2. Where Do We Go from Here? — Despite the loss on this preliminary motion, the plaintiffs are prepared to push forward! According to the Seattle Times:

In a news release, plaintiffs said the lawsuit was “far from over.” They noted a preliminary injunction is hard to obtain and said the case will go on. They’re seeking to show McKenna violated his ethical duties by saying he supports part of the health-care law while arguing in court to overturn all of it.

Well, sure, they want the case to go on. But will it? I sort of doubt it. Generally, after a filing a complaint a plaintiff can move for preliminary (i.e., immediate) relief, which is difficult to obtain due to heightened burdens. If such a motion is denied, then the plaintiff can keep on prosecuting the case, using discovery to collect evidence, and try to win the case at trial.

But here, the Court’s ruling seems to foreclose that result. I would suspect that a motion to dismiss, based in part on the Court’s decision, will be forthcoming from McKenna.

The Court didn’t just conclude that the plaintiffs needed more evidence, or that they had not yet met their burden.
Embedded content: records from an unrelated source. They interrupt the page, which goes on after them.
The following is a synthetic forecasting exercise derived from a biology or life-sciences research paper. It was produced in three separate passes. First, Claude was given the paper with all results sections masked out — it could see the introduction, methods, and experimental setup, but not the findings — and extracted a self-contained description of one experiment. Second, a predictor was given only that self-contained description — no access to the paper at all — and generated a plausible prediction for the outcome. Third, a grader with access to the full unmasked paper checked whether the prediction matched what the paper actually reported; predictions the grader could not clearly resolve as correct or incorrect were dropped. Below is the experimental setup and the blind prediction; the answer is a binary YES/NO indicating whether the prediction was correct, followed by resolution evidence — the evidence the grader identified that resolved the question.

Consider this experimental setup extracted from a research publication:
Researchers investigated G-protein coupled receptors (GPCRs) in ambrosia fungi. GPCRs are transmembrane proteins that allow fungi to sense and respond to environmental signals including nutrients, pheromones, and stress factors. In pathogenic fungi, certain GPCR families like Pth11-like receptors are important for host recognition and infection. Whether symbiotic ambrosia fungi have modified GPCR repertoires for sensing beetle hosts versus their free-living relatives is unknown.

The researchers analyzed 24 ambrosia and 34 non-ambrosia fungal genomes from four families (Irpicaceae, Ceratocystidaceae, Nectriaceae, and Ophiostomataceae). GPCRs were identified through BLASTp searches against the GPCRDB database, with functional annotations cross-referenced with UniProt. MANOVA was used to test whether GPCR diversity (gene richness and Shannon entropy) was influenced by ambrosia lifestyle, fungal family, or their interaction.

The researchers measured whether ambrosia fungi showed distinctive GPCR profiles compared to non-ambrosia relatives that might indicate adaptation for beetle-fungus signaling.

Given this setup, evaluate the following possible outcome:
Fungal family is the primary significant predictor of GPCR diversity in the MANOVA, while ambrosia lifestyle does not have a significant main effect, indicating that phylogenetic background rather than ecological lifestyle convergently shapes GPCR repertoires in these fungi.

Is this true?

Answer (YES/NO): YES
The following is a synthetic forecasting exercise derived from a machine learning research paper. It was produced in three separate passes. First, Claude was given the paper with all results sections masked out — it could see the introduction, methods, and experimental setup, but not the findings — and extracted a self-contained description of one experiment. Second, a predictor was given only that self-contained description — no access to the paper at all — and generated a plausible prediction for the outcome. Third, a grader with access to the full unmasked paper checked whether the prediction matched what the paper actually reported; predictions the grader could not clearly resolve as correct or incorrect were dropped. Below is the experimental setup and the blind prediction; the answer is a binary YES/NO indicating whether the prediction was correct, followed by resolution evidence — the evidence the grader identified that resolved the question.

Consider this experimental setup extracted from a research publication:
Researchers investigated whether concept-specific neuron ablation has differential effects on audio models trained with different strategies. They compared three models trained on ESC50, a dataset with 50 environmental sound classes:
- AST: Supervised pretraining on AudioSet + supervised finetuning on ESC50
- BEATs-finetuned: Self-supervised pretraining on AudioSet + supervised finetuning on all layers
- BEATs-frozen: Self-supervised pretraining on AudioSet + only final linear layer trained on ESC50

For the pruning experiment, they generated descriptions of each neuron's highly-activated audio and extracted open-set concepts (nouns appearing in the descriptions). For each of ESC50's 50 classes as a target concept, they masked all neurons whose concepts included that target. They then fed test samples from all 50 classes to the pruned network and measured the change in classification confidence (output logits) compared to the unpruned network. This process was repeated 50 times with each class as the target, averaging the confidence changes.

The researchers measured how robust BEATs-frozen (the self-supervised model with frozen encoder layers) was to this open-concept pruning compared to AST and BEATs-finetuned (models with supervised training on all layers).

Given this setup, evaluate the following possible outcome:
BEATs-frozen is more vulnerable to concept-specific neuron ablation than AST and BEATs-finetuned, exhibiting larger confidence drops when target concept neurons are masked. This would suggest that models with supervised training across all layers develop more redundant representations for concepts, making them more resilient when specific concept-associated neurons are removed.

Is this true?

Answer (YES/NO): NO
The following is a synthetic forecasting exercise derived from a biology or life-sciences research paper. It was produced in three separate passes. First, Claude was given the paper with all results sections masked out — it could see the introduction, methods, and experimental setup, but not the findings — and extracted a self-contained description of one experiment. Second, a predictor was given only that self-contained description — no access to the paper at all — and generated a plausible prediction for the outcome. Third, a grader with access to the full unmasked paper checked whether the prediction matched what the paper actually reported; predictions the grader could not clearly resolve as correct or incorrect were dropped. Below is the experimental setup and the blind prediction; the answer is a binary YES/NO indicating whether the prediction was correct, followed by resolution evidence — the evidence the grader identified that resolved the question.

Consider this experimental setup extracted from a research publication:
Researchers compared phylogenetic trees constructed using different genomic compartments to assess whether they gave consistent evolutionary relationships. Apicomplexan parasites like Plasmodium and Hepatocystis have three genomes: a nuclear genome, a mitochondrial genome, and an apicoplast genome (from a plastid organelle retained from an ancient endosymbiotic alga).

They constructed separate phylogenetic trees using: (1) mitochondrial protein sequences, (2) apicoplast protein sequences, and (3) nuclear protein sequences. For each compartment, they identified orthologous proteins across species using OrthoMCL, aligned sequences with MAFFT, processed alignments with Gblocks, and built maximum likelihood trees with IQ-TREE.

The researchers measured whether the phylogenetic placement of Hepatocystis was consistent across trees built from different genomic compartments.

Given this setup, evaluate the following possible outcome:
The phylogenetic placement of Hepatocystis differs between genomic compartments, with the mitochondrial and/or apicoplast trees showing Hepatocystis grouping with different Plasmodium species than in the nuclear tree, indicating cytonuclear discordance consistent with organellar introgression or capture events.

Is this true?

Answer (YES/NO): NO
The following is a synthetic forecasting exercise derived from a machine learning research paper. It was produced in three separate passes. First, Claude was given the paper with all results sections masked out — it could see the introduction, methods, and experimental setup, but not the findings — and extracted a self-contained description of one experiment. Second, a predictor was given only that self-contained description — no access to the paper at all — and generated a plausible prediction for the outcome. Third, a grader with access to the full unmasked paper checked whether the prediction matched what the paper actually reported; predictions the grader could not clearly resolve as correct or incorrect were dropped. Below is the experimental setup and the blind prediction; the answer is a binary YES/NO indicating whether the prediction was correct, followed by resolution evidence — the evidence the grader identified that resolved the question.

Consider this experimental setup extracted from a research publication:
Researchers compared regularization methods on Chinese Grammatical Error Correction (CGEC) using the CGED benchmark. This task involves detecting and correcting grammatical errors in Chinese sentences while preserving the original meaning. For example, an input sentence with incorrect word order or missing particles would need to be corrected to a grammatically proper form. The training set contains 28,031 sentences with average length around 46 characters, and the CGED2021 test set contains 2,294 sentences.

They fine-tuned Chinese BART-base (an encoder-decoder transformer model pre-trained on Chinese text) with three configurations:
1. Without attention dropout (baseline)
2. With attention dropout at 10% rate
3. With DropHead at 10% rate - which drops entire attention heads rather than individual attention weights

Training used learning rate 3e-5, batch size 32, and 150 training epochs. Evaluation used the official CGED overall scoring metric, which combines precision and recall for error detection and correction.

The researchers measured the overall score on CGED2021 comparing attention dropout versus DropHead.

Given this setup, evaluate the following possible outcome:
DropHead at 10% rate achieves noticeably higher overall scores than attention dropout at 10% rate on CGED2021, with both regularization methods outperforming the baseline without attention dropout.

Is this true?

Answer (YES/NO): NO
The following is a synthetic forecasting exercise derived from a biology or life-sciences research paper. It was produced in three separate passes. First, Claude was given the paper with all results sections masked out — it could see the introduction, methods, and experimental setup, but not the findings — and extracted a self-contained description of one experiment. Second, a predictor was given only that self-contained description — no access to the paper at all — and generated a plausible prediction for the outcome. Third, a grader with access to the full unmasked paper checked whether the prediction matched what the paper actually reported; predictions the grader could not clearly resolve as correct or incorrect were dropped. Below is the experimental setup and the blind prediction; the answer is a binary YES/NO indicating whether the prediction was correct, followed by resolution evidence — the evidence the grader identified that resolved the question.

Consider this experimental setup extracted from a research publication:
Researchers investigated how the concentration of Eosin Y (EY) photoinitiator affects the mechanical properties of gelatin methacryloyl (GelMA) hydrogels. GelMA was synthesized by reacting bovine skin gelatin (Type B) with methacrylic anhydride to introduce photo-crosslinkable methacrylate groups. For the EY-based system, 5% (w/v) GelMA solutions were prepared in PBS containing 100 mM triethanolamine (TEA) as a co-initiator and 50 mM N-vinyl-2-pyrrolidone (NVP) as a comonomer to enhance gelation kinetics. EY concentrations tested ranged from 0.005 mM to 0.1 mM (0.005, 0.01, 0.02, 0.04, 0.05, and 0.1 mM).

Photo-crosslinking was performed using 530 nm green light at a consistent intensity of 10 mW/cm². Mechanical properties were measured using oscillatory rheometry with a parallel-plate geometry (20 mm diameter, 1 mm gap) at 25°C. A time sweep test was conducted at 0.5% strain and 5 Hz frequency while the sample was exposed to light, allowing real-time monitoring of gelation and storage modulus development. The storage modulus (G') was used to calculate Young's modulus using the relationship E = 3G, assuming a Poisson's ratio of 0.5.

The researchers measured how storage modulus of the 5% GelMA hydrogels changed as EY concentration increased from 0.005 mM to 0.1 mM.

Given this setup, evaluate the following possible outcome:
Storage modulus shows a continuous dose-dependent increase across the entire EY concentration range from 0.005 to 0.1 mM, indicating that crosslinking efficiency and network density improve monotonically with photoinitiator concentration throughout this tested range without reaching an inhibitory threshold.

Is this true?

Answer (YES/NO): NO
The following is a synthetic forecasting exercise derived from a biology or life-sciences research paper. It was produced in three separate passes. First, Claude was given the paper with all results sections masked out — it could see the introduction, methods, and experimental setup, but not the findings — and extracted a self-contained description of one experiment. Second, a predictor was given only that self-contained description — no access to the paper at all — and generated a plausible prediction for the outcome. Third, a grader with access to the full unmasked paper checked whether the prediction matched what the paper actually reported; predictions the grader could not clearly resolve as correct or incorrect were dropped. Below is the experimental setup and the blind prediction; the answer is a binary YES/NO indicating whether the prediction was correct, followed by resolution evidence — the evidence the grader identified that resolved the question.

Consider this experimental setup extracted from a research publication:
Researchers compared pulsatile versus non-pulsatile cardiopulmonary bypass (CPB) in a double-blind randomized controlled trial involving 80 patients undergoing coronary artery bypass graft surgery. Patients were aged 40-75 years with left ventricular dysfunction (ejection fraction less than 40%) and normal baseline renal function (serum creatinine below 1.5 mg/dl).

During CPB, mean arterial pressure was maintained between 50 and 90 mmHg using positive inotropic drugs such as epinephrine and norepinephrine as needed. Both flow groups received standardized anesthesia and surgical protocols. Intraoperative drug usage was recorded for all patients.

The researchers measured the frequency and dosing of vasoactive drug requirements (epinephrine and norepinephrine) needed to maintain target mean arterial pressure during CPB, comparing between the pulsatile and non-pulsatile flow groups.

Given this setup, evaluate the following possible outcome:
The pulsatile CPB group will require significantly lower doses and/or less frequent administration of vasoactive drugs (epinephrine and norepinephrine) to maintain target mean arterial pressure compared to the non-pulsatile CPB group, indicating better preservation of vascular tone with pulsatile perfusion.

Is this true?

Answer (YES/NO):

Rather, the Court concluded it “lacks authority to second-guess the attorney general’s legal strategy,” and that the Court “does not have a legal basis to grant the requested relief, under a claim for writ of mandamus or under the Declaratory Judgment Act.”

So no relief under mandamus or DJA. Uh oh. That’s pretty much all the plaintiffs ask for! Their first cause of action is for declaratory and injunctive relief; their second cause of action is for mandamus. With those options off the table, what’s left?

Well, the plaintiffs could still seek a declaration that McKenna violated his ethical duties. But even if the Court doesn’t dismiss the plaintiffs’ case on the merits, it is unlikely to entertain a case seeking just a declaration. Courts are not in the business of just declaring rights or violations unless there is some active/live dispute with actual consequences. Once the Supreme Court issues its decision on the ACA case, that’s it, the controversy is over. Whether McKenna violated his ethical obligations would then just be an academic matter. And the courts don’t just sit around deciding academic matters.

Unless, of course, the plaintiffs sued for some sort of monetary damages related to their harm. That would keep the case alive. However, the plaintiffs’ complaint does not seek monetary damages. And even if they did seek such damages, there is absolutely no way they could prove that McKenna’s actions caused their alleged damages. To make such a showing, the plaintiffs would have to prove that the Supreme Court’s ACA decision would have come out differently if McKenna had submitted a “proper” brief arguing for severability. How on earth do you prove that?

So it seems like the plaintiffs are not going to get any relief before the Supreme Court issues its decision in the ACA case. And once that happens, they probably won’t be entitled to any relief whatsoever. My guess is that the case is all but over.